__Problem__
When copying the records below, omit any image and print everything else exactly.

__Given records__

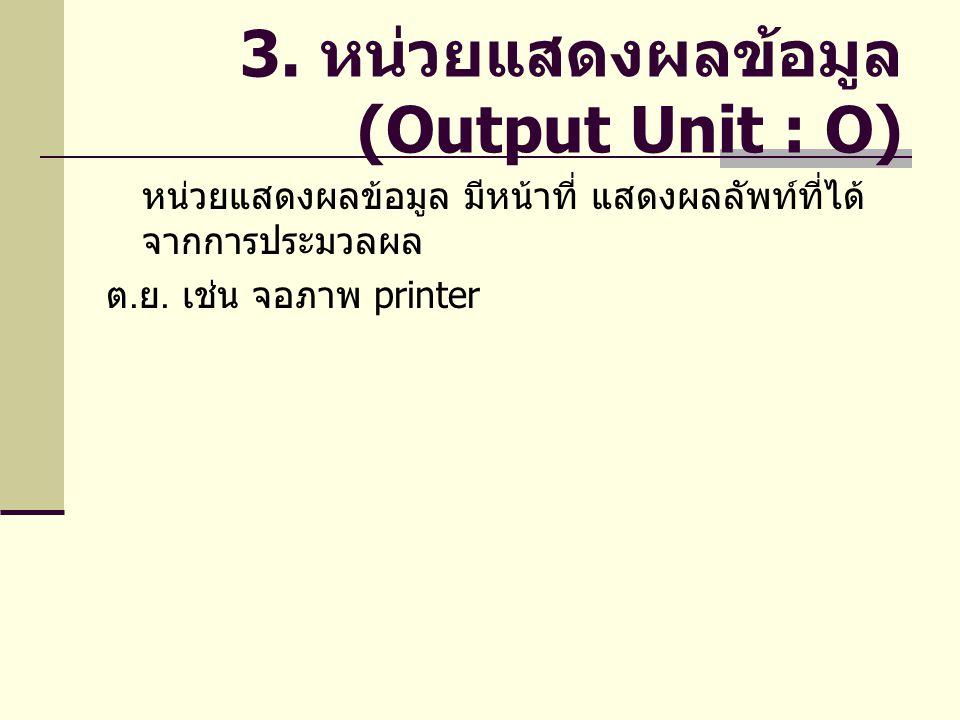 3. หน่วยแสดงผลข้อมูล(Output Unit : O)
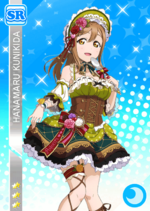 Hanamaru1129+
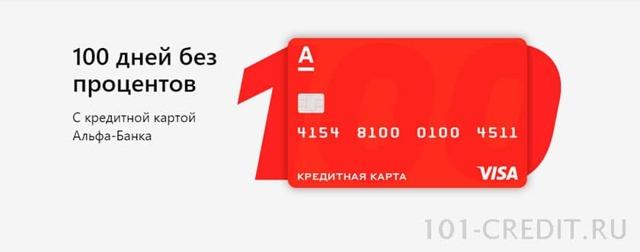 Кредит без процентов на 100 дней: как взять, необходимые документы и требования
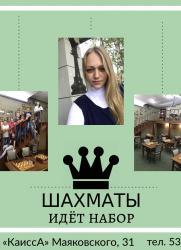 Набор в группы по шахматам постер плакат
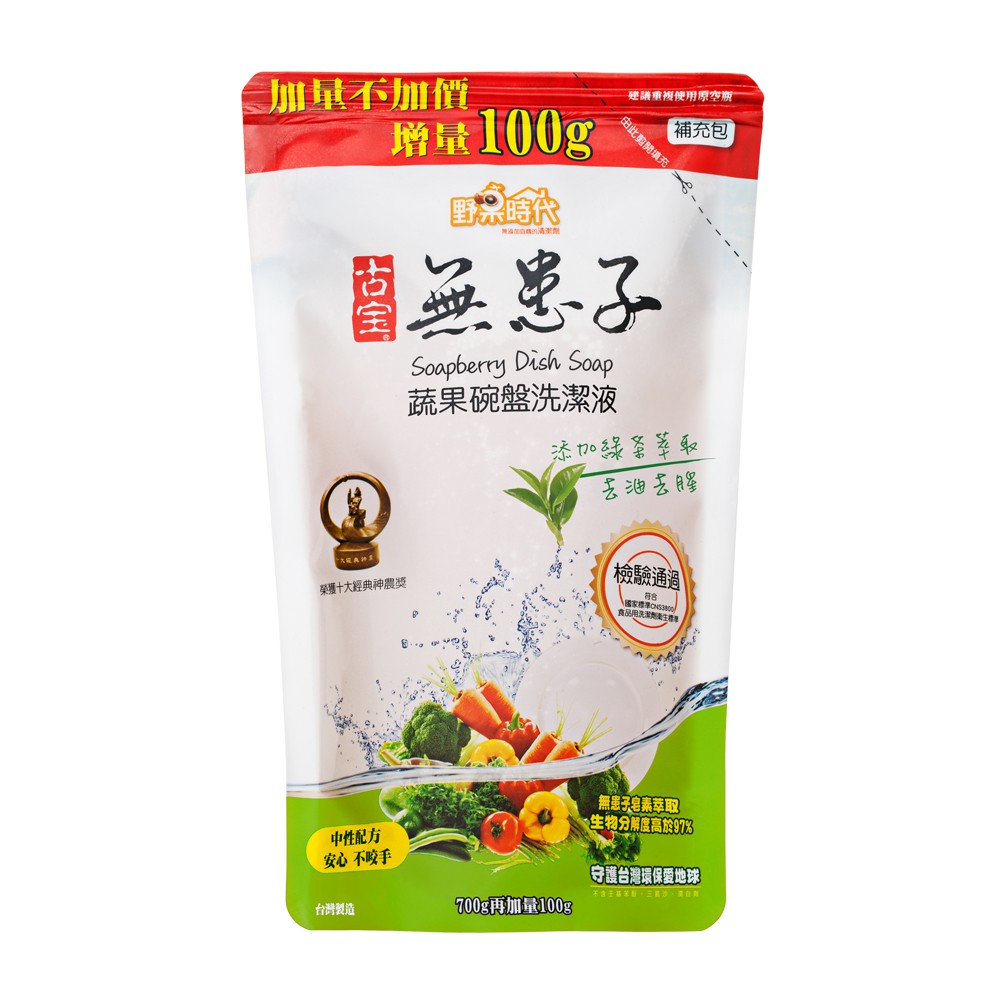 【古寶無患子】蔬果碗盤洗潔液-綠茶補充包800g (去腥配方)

__Task output__
 3. หน่วยแสดงผลข้อมูล(Output Unit : O)
 Hanamaru1129+
 Кредит без процентов на 100 дней: как взять, необходимые документы и требования
 Набор в группы по шахматам постер плакат
 【古寶無患子】蔬果碗盤洗潔液-綠茶補充包800g (去腥配方)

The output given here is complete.